▶ _Selected passage_:
Amgen Inc. will pay $13.4 billion for a blockbuster psoriasis drug from Celgene Corp., which is shedding the asset in order to win antitrust regulators’ sign-off for its $74 billion merger with Bristol-Myers Squibb Co.

The all-cash deal will give Amgen a growing product at a time when the blockbuster biotechnology drugs it made its name on are beginning to fade. For Celgene and Bristol-Myers, the divestiture will pave the way to one of the pharmaceutical industry’s largest mergers of the past decade.

The price is $11.2 billion once future cash tax benefits are taken into account, Thousand Oaks, California-based Amgen said in a statement Monday. Bristol-Myers also expanded a share-buyback plan to $7 billion, from $5 billion.

Bristol-Myers has a competing psoriasis drug in development, and in June announced its plan to divest Summit, New Jersey-based Celgene’s Otezla. The psoriasis drug had sales last year of $1.61 billion, and is expected to bring in revenue of $2.71 billion in 2023, according analysts’ estimates compiled by Bloomberg.

Shares of Bristol-Myers and Celgene both rose after the announcement: Bristol-Myers rose 3% at 10:30 a.m. in New York trading, and Celgene was up 3.1%. Amgen climbed 3.3%.

Antitrust authorities have taken an increasing interest in pharmaceutical deals, which have in the past attracted less scrutiny. Along with the U.S. Federal Trade Commission’s scrutiny of the Celgene deal with Bristol-Myers, the agency is also looking at Roche Holding AG’s planned acquisition of gene therapy company Spark Therapeutics Inc.

Antitrust divestitures can present a chance for acquirers to bargain-shop, since the selling companies need to shed the asset to achieve their larger objective. But Celgene and Bristol-Myers may have bucked that trend. Earlier this month, Jefferies analyst Michael Yee said that an $8 billion price would be the benchmark for a cheap price. And in July, Mizuho analyst Salim Syed put a $10 billion high-end price on the drug.

▶ _Collected data entries_:
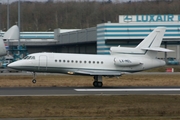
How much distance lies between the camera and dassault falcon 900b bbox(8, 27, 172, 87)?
39.5m

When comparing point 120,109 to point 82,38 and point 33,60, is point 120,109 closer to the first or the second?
point 33,60

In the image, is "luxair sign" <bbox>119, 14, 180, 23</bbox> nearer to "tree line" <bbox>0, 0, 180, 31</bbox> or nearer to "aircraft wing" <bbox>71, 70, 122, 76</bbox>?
"aircraft wing" <bbox>71, 70, 122, 76</bbox>

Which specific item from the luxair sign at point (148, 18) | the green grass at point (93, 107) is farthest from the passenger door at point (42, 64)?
the luxair sign at point (148, 18)

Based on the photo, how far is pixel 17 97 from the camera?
30.0 metres

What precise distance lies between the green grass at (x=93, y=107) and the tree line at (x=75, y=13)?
14227 cm

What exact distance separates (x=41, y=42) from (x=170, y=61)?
4114 centimetres

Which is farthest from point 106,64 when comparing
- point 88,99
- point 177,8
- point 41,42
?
point 177,8

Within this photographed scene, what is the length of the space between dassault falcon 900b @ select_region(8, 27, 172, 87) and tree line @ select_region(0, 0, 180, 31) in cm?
13097

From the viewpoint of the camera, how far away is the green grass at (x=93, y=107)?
75.9 feet

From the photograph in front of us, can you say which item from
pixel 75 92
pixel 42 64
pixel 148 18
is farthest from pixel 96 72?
pixel 148 18

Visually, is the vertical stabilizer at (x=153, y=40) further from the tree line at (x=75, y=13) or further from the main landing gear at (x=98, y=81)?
the tree line at (x=75, y=13)

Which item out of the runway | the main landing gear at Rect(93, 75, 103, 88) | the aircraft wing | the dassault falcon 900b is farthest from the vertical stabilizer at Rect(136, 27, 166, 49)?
the runway

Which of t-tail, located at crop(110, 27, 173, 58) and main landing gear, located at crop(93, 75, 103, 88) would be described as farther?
t-tail, located at crop(110, 27, 173, 58)

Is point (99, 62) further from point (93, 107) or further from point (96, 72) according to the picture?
point (93, 107)
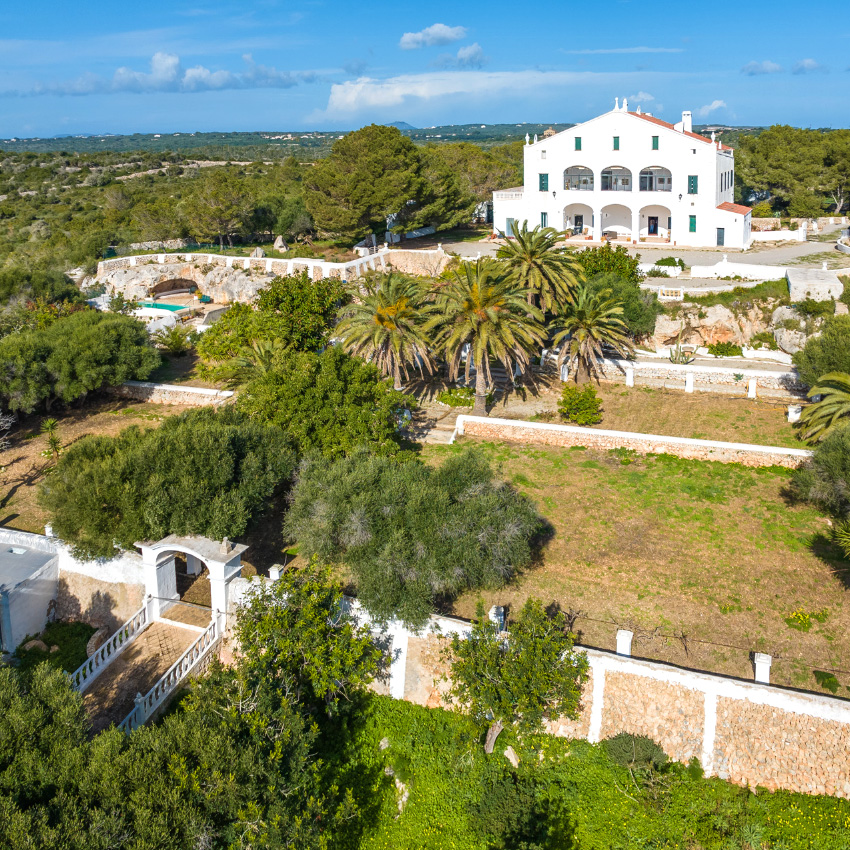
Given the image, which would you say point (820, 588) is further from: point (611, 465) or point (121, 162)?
point (121, 162)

▶ _Required tasks_:
- 1) In the article about Amgen's purchase of the psoriasis drug, what amount was Bristol-Myers's share-buyback plan expanded to?
- 2) Continue the article about Amgen's purchase of Celgene's psoriasis drug from its last paragraph.

▶ _Results of the tasks_:
- 1) $7 billion, up from $5 billion.

- 2)
The deal is the largest transaction Amgen has attempted in recent memory. The company had one of the largest cash piles in the industry at the end of 2017, stoking speculation that it might use its hoard to buy smaller biotechnology companies. However, last year Amgen spent $10 billion to buy back its own shares rather than pursue a large deal.

In an interview Monday, Chief Financial Officer David Meline said Amgen has previously held off on conducting mergers because it viewed potential targets as too expensive.

“It’s been quite some time since we’ve done a transaction as it related to business development,” Meline said. “In part, that’s because prices we’ve seen have been too high.”

Meline and Murdo Gordon, executive vice president of commercial operations, said Otezla fits well into Amgen’s existing research portfolio. The takeover won’t impede Amgen’s ability to pursue other potential takeovers, Meline said.

The deal is contingent on Celgene and Bristol-Myers getting final antitrust approval. Bristol-Myers had previously said it expected the deal to close by the beginning of 2020. On Monday, Bristol-Myers said it now expects the deal to close by the end of this year.

Psoriasis is a disease of the immune system, and causes a sometimes-painful rash when it flares up. An estimated 8 million Americans are affected by psoriasis, according to the National Psoriasis Foundation. Otezla is approved for what’s known as plaque psoriasis, the most common form of the disease, as well as psoriatic arthritis.